As popularly understood, evolution is largely synonymous with increasing complexity. But is this really the case? The maximum complexity of animals is undeniably greater today than when they first evolved (1). However, the most marked increase in complexity occurred during the Cambrian ‘Explosion’ (with a step-like rapidity that vexed Darwin). Two things in particular remain unclear, however. The first is whether the Cambrian marked a unique gear-change in the evolution of animal body-plans (e.g. sponges are less complex than jellyfishes, which are less complex than molluscs, vertebrates and so on), or whether an overarching trend for increasing complexity persisted from the Cambrian to the present day. The second is whether this process was purely the result of passive diffusion from some lower bound, or whether there was a widespread and driven trend for parallel change in multiple, independent lineages. If the latter, then increasing complexity may be viewed as an evolutionary ‘rule’ of the widest generality, similar to those already documented for increasing maximum size (Cope’s rule) and early high disparity [2]. Initial investigations [3] reveal a driven pattern of increasing complexity in crustaceans on this timeframe (now a text-book example [4]), but the generality and implications of this finding are highly controversial.

This project will focus on tetrapods (limbed vertebrates) because of their excellent fossil record and because their bodies comprise differentiated but serially homonomous units (vertebrae; ribs) and similarly patterned anterior and posterior appendicular skeletons (limbs; girdles). The student will use a variety of approaches to describe the distribution and specialisation of these elements across all groups of living and fossil tetrapods. S/he will initially focus upon discrete character codings and indices of the differentiation of vertebrae and ribs (Fig. 1A). These data will allow us to express complexity both in terms of the serial specialisation of somites, and by plotting the morphological diversity of vertebrae within a single individual relative to empirical morphospaces (Fig. 1B) encompassing all realised forms. The excellent record of tetrapods means that we will be able to calibrate a supertree of major groups against the appearance of lineages in deep time, and thereby track the parallel and convergent evolution of similar morphologies and similar levels of complexity more broadly. This approach will also highlight constraints upon the evolution of bodyplans, and the manner in which different clades have circumvented these. For example, all mammals (except sloths) have just seven neck vertebrae.
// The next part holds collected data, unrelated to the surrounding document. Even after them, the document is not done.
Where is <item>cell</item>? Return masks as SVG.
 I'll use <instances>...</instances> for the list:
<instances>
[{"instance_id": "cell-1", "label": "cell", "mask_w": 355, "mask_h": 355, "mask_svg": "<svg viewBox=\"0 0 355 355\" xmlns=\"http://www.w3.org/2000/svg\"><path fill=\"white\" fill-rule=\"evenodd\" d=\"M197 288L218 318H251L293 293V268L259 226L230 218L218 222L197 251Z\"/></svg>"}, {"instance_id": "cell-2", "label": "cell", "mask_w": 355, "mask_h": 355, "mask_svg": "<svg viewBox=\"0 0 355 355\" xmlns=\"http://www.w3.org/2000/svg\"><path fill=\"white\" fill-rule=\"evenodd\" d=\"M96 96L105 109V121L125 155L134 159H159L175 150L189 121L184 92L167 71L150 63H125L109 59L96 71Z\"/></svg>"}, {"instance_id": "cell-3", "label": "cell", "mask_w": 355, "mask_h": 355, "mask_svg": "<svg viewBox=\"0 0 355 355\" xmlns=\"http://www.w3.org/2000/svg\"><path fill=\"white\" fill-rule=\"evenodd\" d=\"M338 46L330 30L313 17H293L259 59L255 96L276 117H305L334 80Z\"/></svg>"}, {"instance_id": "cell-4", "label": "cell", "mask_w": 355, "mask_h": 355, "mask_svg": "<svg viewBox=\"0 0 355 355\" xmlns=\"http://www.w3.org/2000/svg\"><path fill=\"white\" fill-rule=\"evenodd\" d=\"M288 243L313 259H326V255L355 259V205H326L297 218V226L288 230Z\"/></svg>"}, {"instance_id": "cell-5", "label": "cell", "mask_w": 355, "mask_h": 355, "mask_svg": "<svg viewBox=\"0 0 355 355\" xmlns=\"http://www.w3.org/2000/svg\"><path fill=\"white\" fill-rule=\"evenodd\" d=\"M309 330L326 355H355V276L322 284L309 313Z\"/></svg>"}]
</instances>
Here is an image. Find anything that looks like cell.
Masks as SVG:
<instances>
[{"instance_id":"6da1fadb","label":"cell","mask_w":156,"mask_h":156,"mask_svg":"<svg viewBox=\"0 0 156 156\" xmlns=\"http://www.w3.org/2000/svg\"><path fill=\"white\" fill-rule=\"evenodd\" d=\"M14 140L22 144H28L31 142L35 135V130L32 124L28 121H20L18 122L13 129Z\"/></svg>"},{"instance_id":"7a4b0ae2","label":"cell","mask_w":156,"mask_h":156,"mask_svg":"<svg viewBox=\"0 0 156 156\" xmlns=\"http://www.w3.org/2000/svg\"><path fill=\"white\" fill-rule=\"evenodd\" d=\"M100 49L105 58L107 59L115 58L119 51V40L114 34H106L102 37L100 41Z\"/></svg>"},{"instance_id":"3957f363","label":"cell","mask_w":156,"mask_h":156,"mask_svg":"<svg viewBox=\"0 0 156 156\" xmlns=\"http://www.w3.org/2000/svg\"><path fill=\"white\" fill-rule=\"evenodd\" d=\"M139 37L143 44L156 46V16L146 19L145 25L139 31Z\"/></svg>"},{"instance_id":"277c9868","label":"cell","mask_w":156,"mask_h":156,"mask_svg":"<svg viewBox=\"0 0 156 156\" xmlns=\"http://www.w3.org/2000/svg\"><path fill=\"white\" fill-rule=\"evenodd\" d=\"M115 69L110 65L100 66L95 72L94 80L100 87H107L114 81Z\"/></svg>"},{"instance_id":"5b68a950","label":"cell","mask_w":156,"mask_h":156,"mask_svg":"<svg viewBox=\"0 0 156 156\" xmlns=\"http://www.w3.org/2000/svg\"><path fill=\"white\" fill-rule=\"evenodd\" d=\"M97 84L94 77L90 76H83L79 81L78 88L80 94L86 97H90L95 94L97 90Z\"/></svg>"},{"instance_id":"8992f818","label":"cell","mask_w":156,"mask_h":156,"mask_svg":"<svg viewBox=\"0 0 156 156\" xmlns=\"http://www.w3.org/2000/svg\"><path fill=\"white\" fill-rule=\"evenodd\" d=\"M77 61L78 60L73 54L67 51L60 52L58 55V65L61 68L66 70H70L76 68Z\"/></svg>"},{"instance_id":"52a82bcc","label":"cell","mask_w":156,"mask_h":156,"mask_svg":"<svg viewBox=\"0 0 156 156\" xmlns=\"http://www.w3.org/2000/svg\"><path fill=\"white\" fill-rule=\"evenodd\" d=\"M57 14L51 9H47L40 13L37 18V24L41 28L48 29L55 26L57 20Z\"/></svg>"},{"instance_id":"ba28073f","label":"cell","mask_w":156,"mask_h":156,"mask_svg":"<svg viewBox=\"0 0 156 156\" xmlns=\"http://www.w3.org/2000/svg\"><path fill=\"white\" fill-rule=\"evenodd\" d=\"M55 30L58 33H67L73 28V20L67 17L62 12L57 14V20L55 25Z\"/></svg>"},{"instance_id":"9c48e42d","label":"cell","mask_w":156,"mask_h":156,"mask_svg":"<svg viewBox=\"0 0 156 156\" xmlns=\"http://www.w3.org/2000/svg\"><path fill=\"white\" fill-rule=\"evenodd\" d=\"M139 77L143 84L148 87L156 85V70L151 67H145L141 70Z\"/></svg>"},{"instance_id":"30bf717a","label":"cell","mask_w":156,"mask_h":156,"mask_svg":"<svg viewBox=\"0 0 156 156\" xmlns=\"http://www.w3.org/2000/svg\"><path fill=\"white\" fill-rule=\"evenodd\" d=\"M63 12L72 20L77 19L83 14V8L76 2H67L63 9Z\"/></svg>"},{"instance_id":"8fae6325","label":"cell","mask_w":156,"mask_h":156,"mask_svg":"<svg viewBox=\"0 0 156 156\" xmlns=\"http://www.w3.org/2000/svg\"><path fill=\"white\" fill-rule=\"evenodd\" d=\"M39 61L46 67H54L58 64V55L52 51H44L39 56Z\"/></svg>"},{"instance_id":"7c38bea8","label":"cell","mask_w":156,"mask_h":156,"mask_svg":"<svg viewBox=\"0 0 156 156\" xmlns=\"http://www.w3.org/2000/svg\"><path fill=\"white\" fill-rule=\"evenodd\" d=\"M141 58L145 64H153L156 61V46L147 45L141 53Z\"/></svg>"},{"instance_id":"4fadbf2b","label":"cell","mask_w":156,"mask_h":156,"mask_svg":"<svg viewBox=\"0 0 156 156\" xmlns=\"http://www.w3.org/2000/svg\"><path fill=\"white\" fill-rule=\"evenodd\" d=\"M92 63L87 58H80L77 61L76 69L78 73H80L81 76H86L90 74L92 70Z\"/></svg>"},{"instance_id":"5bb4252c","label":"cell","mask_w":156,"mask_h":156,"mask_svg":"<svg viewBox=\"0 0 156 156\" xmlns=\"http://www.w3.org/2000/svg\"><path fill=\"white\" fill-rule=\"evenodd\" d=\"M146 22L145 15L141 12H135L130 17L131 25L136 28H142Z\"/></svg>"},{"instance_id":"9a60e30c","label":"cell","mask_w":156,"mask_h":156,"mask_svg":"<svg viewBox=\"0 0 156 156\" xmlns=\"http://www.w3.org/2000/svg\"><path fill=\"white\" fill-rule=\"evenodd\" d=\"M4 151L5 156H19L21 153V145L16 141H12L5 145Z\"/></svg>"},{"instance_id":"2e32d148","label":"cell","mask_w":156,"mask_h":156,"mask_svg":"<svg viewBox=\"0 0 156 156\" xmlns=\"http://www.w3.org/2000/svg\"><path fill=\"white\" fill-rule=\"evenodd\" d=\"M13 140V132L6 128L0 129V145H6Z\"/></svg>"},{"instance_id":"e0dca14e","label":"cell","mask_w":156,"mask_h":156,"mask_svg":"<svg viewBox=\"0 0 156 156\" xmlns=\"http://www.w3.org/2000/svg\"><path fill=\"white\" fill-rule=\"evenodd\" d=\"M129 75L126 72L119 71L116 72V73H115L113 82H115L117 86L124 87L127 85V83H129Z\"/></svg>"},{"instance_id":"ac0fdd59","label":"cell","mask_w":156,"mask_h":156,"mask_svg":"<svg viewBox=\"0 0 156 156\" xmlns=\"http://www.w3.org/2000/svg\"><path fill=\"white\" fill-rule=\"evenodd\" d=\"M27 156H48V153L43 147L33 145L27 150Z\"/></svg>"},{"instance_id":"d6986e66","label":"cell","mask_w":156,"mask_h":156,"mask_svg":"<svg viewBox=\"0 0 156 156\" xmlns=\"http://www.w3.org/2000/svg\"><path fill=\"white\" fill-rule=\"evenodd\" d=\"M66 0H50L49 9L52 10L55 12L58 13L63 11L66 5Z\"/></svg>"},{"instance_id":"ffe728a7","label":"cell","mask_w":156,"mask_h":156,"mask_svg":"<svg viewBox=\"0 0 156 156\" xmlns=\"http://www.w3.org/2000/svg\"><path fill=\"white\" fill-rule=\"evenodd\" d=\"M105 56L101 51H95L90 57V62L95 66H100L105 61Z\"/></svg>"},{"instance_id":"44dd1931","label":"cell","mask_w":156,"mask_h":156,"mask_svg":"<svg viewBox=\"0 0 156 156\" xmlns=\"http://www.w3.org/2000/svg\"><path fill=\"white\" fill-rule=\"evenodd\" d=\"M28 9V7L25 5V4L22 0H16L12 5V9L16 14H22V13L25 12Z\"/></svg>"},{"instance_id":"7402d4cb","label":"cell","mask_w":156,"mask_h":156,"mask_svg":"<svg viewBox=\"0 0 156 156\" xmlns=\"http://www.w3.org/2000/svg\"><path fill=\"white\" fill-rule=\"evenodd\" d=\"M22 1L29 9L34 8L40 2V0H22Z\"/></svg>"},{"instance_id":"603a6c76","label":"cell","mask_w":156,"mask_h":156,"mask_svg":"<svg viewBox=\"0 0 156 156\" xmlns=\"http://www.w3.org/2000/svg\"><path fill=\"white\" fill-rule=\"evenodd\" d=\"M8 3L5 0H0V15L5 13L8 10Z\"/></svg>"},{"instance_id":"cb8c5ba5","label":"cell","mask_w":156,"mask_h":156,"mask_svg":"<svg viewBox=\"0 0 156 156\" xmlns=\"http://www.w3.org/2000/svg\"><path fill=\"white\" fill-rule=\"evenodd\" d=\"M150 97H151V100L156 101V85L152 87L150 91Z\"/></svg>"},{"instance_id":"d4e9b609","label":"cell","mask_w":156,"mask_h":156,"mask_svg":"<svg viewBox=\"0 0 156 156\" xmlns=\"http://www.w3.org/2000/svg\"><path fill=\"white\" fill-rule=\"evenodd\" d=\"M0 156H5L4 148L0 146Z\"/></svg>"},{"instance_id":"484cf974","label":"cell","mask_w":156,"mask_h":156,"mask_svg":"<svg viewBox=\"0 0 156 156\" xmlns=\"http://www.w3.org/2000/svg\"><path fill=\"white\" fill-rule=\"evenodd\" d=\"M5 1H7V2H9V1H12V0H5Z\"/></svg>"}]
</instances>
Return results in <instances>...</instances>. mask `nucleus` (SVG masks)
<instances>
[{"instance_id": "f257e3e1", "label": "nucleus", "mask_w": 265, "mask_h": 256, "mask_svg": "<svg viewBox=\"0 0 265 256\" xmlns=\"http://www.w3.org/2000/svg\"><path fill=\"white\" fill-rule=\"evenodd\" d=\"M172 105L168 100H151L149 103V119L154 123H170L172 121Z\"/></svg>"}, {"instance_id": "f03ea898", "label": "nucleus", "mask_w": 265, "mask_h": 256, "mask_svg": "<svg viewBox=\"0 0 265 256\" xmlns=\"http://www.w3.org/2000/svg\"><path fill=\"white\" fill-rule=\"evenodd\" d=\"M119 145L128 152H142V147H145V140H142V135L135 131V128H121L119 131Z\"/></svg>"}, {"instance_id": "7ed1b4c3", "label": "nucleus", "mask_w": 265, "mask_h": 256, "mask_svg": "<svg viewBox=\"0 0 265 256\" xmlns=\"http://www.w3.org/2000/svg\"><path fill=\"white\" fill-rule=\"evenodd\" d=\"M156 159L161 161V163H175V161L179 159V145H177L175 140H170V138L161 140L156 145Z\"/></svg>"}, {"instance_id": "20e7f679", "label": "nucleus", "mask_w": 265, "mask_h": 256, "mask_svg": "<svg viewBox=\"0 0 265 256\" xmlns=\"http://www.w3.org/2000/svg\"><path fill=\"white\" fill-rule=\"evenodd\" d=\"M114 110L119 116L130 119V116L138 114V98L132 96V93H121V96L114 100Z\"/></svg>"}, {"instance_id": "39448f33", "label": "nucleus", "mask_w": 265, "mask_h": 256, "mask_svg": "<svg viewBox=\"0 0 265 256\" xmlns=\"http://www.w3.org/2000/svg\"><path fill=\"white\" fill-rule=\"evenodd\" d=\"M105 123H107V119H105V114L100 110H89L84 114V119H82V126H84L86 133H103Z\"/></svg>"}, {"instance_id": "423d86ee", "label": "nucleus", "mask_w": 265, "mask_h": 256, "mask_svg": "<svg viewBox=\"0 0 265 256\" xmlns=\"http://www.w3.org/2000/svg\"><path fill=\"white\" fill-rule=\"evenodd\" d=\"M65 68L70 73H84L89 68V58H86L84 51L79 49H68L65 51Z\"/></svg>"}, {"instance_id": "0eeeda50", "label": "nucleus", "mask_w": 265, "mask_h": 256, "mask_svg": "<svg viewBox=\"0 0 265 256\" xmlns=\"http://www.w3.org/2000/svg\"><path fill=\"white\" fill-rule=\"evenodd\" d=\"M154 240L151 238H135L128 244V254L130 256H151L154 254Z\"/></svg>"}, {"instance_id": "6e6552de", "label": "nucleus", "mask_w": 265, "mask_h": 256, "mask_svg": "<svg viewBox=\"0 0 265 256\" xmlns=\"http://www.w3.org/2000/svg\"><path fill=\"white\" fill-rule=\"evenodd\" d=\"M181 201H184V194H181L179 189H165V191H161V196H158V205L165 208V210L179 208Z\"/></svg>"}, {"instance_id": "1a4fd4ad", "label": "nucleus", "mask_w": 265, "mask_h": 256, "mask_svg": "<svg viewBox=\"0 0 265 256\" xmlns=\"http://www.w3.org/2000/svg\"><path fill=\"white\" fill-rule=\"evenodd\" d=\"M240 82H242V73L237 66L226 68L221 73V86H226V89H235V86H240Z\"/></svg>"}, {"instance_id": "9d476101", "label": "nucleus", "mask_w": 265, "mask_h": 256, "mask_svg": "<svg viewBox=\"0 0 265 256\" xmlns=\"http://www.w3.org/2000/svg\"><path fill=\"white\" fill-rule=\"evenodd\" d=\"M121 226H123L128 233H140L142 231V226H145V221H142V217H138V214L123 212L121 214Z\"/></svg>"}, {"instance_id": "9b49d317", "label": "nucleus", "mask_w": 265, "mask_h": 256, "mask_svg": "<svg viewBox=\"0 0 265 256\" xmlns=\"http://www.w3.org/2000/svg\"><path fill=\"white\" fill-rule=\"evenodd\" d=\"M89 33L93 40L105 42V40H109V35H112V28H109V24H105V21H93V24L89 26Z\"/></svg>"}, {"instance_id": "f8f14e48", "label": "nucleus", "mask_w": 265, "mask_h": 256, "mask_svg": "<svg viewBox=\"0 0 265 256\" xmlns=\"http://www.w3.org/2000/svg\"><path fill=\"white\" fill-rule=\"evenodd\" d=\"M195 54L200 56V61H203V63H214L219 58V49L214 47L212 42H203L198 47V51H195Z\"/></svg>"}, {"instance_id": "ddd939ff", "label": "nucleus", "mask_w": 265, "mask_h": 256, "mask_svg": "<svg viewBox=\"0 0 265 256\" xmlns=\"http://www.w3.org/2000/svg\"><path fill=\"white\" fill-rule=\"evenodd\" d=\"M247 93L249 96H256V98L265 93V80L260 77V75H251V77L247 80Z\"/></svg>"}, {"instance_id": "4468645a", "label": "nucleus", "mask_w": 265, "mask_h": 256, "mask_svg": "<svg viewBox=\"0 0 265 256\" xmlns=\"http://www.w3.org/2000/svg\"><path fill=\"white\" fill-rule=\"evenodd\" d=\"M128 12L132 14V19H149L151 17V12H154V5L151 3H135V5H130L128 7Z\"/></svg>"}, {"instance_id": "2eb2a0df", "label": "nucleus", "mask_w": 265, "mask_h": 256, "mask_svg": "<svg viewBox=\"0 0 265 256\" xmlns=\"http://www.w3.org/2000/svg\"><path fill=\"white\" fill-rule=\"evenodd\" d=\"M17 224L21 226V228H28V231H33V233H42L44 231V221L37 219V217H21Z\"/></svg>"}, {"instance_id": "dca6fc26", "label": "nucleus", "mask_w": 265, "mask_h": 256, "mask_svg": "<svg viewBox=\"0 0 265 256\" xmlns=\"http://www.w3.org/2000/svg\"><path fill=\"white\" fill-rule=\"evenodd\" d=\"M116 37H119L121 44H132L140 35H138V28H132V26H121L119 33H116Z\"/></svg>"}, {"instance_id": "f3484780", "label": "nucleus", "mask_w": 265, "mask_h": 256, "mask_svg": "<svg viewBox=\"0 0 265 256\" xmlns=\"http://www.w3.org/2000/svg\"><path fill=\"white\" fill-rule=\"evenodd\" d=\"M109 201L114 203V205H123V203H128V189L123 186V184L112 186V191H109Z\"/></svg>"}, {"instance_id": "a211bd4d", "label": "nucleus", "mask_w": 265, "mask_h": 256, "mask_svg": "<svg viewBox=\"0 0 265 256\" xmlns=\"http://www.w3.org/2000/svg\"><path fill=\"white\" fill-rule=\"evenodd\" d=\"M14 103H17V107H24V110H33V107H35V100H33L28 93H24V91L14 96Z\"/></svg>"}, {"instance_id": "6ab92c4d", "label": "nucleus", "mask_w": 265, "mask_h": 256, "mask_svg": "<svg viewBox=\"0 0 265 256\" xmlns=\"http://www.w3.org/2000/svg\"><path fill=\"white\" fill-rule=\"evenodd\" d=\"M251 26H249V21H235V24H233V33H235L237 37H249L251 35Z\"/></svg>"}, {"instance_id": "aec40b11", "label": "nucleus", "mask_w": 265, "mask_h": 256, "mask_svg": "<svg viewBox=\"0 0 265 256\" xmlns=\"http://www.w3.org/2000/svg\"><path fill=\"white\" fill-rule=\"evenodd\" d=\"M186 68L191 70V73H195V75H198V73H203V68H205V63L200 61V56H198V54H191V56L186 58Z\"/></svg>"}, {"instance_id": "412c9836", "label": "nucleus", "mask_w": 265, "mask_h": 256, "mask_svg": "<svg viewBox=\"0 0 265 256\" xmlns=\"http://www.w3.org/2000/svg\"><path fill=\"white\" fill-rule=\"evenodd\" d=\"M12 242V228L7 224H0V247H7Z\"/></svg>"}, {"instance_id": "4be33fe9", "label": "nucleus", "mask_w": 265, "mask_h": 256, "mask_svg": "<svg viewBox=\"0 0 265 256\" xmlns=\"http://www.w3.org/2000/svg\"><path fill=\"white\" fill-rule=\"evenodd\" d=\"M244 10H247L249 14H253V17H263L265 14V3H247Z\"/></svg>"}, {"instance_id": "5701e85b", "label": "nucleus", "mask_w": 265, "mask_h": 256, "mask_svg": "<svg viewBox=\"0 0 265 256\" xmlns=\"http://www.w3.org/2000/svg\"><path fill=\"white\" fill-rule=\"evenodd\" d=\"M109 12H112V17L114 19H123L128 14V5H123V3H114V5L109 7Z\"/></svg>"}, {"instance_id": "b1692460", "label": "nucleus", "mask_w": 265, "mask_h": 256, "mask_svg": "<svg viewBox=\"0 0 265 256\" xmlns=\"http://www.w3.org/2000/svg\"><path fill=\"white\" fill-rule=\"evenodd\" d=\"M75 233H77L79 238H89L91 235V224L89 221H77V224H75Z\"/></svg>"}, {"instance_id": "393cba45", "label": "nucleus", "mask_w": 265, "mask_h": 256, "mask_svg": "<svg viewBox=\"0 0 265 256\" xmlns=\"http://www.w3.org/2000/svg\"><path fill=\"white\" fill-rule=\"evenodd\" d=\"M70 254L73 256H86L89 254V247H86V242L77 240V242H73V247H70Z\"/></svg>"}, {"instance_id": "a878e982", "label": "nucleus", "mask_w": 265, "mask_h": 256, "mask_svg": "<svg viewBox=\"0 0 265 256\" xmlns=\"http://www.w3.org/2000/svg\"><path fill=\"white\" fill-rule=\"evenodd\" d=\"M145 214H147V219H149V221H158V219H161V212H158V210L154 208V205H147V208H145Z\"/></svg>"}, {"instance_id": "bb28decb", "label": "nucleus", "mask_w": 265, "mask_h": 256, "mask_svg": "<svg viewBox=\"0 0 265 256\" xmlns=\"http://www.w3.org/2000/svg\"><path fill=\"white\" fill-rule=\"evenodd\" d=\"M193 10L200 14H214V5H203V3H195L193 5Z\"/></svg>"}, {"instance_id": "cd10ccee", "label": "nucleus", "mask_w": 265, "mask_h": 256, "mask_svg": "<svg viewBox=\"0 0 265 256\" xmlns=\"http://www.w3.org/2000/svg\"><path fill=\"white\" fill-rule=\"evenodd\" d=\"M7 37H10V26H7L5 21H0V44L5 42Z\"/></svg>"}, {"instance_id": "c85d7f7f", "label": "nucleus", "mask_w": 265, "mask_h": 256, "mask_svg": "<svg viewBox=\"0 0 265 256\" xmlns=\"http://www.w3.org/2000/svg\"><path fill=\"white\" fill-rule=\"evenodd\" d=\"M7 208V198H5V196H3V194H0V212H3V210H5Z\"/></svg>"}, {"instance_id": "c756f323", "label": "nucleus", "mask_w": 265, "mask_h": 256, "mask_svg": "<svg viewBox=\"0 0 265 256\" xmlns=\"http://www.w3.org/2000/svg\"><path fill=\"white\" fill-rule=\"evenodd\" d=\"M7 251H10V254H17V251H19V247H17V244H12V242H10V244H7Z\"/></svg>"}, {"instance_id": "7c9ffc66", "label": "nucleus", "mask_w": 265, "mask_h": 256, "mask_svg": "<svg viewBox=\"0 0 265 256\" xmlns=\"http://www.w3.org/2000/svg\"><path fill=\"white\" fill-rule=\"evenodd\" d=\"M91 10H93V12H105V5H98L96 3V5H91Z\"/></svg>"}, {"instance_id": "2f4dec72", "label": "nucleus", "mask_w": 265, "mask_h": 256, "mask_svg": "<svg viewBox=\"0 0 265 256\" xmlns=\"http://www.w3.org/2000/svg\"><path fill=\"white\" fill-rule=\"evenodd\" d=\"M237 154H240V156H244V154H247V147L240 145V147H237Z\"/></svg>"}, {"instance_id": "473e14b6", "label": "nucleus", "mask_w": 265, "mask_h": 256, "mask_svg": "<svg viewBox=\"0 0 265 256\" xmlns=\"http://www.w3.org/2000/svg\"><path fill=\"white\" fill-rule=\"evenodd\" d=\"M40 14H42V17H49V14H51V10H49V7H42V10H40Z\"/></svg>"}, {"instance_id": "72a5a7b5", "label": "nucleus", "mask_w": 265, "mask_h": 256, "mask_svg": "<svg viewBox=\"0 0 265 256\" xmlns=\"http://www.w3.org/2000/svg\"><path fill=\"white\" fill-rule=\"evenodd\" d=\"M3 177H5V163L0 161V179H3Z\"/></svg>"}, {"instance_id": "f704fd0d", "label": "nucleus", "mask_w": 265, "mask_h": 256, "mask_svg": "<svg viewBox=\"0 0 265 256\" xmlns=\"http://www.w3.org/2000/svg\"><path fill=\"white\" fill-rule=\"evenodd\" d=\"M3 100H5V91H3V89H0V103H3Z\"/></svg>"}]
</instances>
Elongation of the neck has been achieved by radically different mechanisms in mammals (e.g., giraffes and indricotheres) compared with birds (e.g. ostriches) and many reptiles (which have much greater developmental flexibility).


Funding Notes

This project is one of a number that are in competition for funding from the NERC GW4+ DTP. Studentships will provide a stipend (currently £14,297 pa), training support fee and UK/EU tuition fees for 3.5 years.

All studentships are available to applicants who have been resident in the UK for 3 years or more and are eligible for home fee rates. Some studentships may be available to UK/EU nationals residing in the EU but outside the UK. Applicants with an International fee status are not eligible for funding.

For more information, please see here: http://www.bath.ac.uk/science/graduate-school/research-programmes/funding/nerc-gw4-dtp/index.html

References

1. D. McShea, R. N. Brandon, Biology's First Law: The Tendency for Diversity and Complexity to Increase in Evolutionary Systems. (University of Chicago Press, Chicago, 2010), pp. 170.
2. M. Hughes, S. Gerber, M. A. Wills, Clades reach highest morphological disparity early in their evolution. PNAS 110, 13875-13879 (2013).
3. S. J. Adamowicz, A. Purvis, M. A. Wills, Increasing morphological complexity in multiple parallel lineages of the Crustacea. PNAS 105, 4786-4791 (2008).
4. C. T. Bergstrom, L. A. Dugatkin, in Evolution. (W. W. Norton & Co., New York, 2016), pp. 562-564.